Single by Machine Gun Kelly

from the album Hotel Diablo
- Released: May 31, 2019
- Genre: Hip hop
- Length: 2:16
- Label: Bad Boy; Interscope;
- Songwriters: Colson Baker; Ronald Spencer;
- Producers: Ronny J; Nils;

Machine Gun Kelly singles chronology
| "Hollywood Whore" (2019) | "el Diablo" (2019) | "I Think I'm Okay" (2019) |

= El Diablo (Machine Gun Kelly song) =

"el Diablo" (English: The Devil) is a song by American rapper Machine Gun Kelly. It was released as a single from his fourth studio album Hotel Diablo on May 31, 2019, for streaming and digital download by Bad Boy and Interscope. The song was written by Machine Gun Kelly and produced by Nils and Ronny J.

==Background ==
"El Diablo" is the second single from Kelly's fourth album, Hotel Diablo. The length of the song is two minutes and sixteen seconds, which Kelly purposefully made short, as 216 is the area code of Kelly's hometown, Cleveland, Ohio. In the song, Kelly expresses how he "changed the way rappers rock out" when performing, as he introduced it, and other rappers took that style whilst he never got the credit.
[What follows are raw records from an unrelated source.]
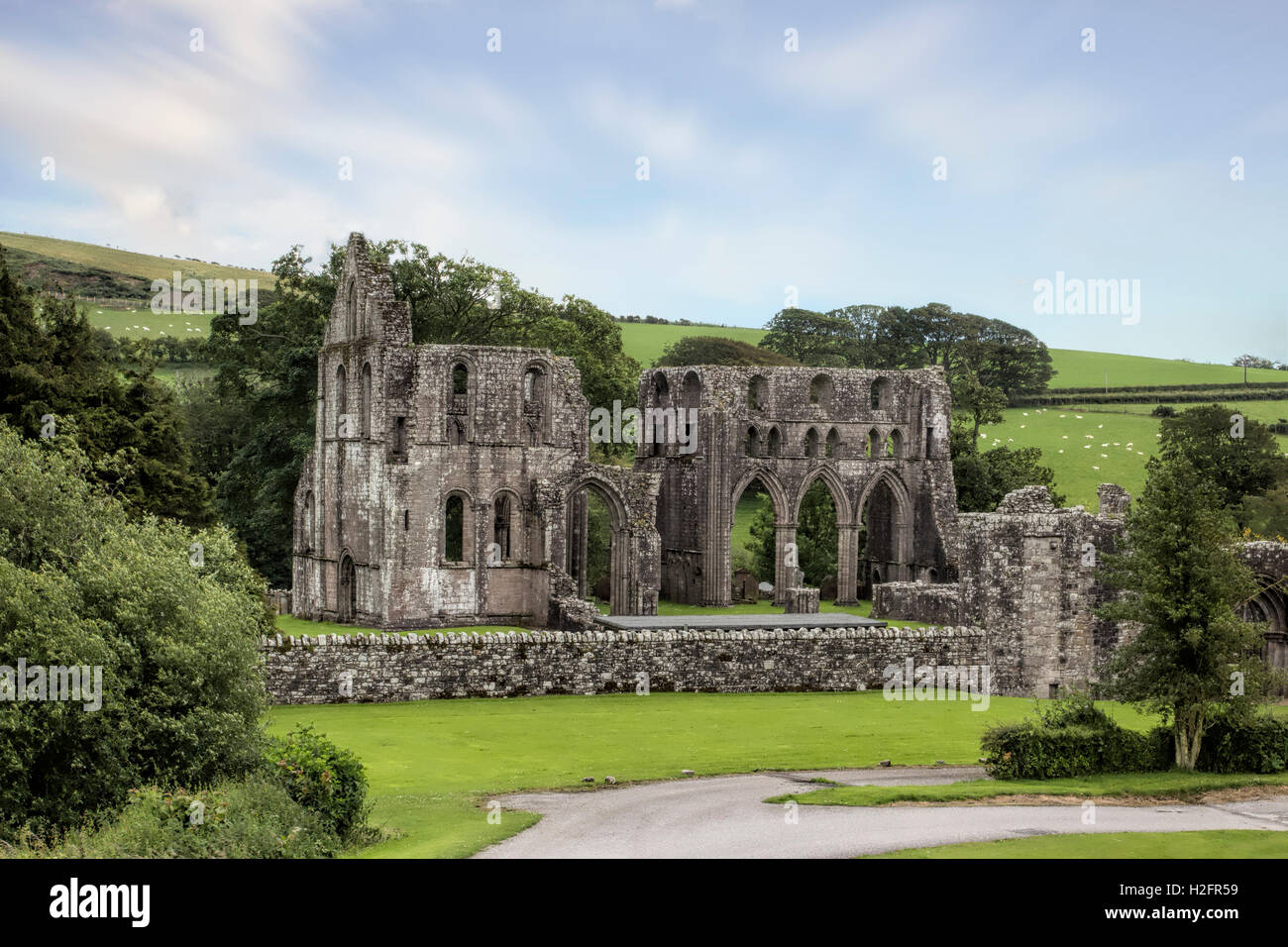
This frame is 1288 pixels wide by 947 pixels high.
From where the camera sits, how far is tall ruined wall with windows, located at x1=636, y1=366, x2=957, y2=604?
5616 centimetres

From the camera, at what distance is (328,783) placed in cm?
1964

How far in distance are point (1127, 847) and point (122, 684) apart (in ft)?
49.7

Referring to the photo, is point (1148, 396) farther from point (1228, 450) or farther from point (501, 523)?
point (501, 523)

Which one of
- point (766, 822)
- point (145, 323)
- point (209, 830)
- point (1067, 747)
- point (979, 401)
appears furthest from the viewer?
point (145, 323)

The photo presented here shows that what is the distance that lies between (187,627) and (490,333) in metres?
43.1

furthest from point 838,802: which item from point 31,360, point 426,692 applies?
point 31,360

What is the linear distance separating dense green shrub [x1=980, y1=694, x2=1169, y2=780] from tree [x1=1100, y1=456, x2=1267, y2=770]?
0.75 meters

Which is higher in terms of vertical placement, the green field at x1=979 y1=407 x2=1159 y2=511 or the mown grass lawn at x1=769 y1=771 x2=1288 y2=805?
the green field at x1=979 y1=407 x2=1159 y2=511

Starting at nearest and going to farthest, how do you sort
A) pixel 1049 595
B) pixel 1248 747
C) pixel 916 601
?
pixel 1248 747, pixel 1049 595, pixel 916 601

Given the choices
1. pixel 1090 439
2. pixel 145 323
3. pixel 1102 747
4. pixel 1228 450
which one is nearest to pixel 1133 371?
pixel 1090 439

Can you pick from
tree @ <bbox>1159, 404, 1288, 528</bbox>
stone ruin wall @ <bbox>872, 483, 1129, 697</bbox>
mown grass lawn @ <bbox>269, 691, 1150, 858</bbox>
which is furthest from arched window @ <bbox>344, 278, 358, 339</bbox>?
tree @ <bbox>1159, 404, 1288, 528</bbox>

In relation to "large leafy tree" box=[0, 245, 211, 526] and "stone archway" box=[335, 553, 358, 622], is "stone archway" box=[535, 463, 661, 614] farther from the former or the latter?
"large leafy tree" box=[0, 245, 211, 526]

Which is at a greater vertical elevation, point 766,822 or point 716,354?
point 716,354

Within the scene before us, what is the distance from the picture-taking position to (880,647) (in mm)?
37906
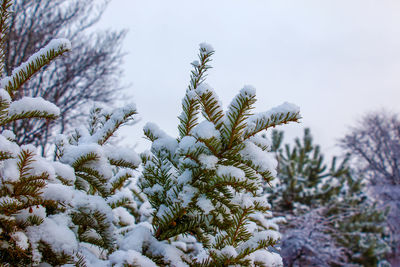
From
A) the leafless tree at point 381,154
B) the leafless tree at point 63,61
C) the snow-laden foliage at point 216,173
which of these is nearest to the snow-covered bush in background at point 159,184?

He also mentions how people hate him just by his appearance, possibly because of the excessive amount of tattoos he has, in which he laughs and retaliates the words - "you motherfuckers can't be serious".

==Music video==
The music video, directed by Snuffy.NYC & Jimmy Regular, was released on July 25, 2019. It shows MGK rapping while driving his car around in a desert.

==Reception==
Some outlets compared "El Diablo" to Kelly's "Rap Devil", given both tracks were produced by Ronny J. The song received a positive response due to its "very versatile" nature and being different from the other. Allmusic called the song an "aggressive banger".

==Certifications==

| Region | Certification | Certified units/sales |
| United States (RIAA) | Gold | 500,000^{‡} |
^{‡} Sales+streaming figures based on certification alone.